Would a $38 phone sell any worse if a 256MB module were $5 extra?
It's just released, and it's already on version 33?
Table-ized A.I.
The indian market is 1 billion people, most in some state of poverty. You can "do well" there, by western standards, without touching more then a tiny fraction of it. Apple don't have 100% of the US population as a market, and don't have 100% of the market. In India, if both those things were true, it would only represent about 30% of the total population.
They could fix the bloat, bugs and crashes instead of trying to add new features that nobody wants (except maybe Chrome users, but they'd just use Chrome anyway).
As a Firefox user since way back when it was called Phoenix, all I really want is Phoenix 0.5 with complete and optimized support for modern HTML/CSS/etc.
"[Regarding the 'cloud,'] ownership was what made America different than Russia." -- Woz
I don't know, but I still fail to see the real problem. I agree that it sucks that they would deliver a degraded experience, but that's assuming that the cost of another 128mb of RAM truly is negligible, to both the manufacturers and the users. Plus, if the user's experience is so degraded by it, no one will buy the phone and the manufacturer will either learn or go out of business. But Mozilla has to try what they can to gain adoption, and that includes taking risks on potential failures. They can't play it safe here.
>all I really want is Phoenix 0.5 with complete and optimized support for modern HTML/CSS/etc.
Rose-colored glasses much? What exactly about Firefox 31 is any more crashy, bloated, and buggy than Phoenix was for its time? Seriously. Try using Firefox 1, 1.5, 2, 3, etc and compare them against "modern" Firefox, if you can even browse the modern web with them, let alone without them freezing up all the time and gobbling up your RAM because of badly-engineered addons.
To support all those modern things you want, it had to "bloat up". To support modern OSes it needed a newer UI engine. To optimize support for HTML/etc, it had to hardware accelerate, multi-thread, etc. All of which make things less stable for a while. If you're not sure what I mean, Firefox 4-7 were MUCH crashier and memory-slobbering than 31 is for most people, save for a few still running out-of-date addons and plugins, crashy video drivers, and other things bound to cause crashes. There's a reason more people switched to Chrome back then, and it's not because Firefox was a superior product to what it is now.
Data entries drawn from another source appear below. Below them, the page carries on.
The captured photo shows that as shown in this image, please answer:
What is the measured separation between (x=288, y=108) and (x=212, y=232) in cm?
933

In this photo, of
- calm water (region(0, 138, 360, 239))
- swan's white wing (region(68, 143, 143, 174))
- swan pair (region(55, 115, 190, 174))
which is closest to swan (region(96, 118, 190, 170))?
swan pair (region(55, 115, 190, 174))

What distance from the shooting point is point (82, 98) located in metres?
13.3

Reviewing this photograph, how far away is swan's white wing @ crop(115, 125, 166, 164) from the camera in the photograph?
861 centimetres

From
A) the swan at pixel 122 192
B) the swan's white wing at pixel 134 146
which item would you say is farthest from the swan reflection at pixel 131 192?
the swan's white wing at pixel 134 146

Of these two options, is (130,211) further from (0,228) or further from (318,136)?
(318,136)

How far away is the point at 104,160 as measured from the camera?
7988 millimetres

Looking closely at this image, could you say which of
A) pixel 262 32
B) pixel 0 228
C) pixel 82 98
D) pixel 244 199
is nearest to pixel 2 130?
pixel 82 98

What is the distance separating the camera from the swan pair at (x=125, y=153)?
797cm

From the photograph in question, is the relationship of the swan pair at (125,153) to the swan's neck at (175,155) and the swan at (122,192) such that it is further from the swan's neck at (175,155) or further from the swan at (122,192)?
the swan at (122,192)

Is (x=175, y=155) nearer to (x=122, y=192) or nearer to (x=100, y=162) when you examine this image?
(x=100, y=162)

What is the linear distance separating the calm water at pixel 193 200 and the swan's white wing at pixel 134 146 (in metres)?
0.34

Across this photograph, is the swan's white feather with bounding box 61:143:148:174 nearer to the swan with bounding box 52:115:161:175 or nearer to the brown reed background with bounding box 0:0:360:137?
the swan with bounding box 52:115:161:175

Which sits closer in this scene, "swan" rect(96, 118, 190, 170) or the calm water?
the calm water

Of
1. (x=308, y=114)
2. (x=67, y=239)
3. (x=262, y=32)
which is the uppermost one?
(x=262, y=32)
Besides that, you clearly have no idea just how many bugs, crashers, memory leaks, and other such issues they've addressed in the last few years. In fact it doesn't sound like you're aware of ANYTHING they've done except the things you don't like. And better yet: NOBODY wants these features? Who the hell are you to arrogantly say this? Perhaps a few thousand self-professed "power users" of Firefox feel this way, but their voices are slowly being drowned out by the voices of people who actually came back to Firefox because of these "features nobody wants", especially Chrome users who clearly don't WANT to use Chrome anymore. Stop rejecting reality just because it doesn't bend to your whims all the time.
I fail to understand what you are saying. My point is that India is not a market for extremely low-end devices like the Intex shown here. In fact, Indians being too poor to own existing smartphones is a myth since it already has 87% penetration and most of those are mid-range smartphones as of today.
Entia non sunt multiplicanda praeter necessitatem.
It's a tad late but India has a poverty level of only about 20% roughly. The problem in India is actually that the gap between poor and rich is vast. Most Indians (esp. urban populations) can easily afford mid-range smartphones.
Entia non sunt multiplicanda praeter necessitatem.
A phone with 128mb of RAM running apps written in javascript on an ARM processor. Good luck with that.
Right: so still, think about those numbers. 30% of India's population is over 100% of the US in terms of sheer number of people. So a low-end phone is exactly the right device to target there.